According to the Allegheny Conference on Community Development’s Energy Alliance of Greater Pittsburgh initiative, the Pittsburgh region ranks among the nation’s top 25 employers in energy-related industries. As such, it is no coincidence that the Department of Energy has its National Energy Technology Laboratory (NETL) situated here. Located in the South Hills of Pittsburgh, NETL conducts energy and environmental research and development that advances DOE’s mission to secure the national, economic, and energy security of the United States.
NETL began in 1910 as the Bureau of Mines, and during the past 100 years it has had expertise in coal, natural gas, and oil technologies. To kick off its second century of scientific advancement in the energy field, NETL is collaborating with five regional universities and has dedicated a new science exhibit at the Carnegie Science Center, which will be on display for the next several years. The universities teaming with NETL are Carnegie-Mellon University, Penn State University, the University of Pittsburgh, Virginia Tech, and West Virginia University.

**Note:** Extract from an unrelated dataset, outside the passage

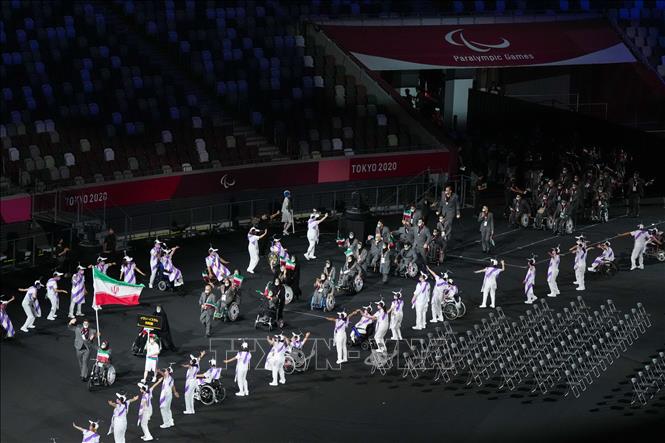 Trong ảnh: Đoàn thể thao Iran diễu hành tại Lễ khai mạc Paralympic Tokyo 2020 ở Tokyo, Nhật Bản, ngày 24/8/2021. Ảnh: THX/ TTXVN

Two universities located in Pittsburgh have special energy programs. The University of Pittsburgh Center for Energy at the Swanson School of Engineering focuses on five energy areas: energy diversification, renewable energy, clean coal technologies, hydrogen and environmental solutions. Carnegie-Mellon University’s Electric Industry Center is described as “the largest research effort in the world focused on interdisciplinary problems of the electric industry.”
With the recent discovery of the gigantic natural gas reserves of the Marcellus Shale formation, a new energy chapter is being written in Pittsburgh. Governor Tom Corbett said of the Marcellus Shale play, “We are the Saudi Arabia of natural gas.” If his words prove prophetic, the Pittsburgh area will once again be on the forefront of bringing energy to the nation and the world.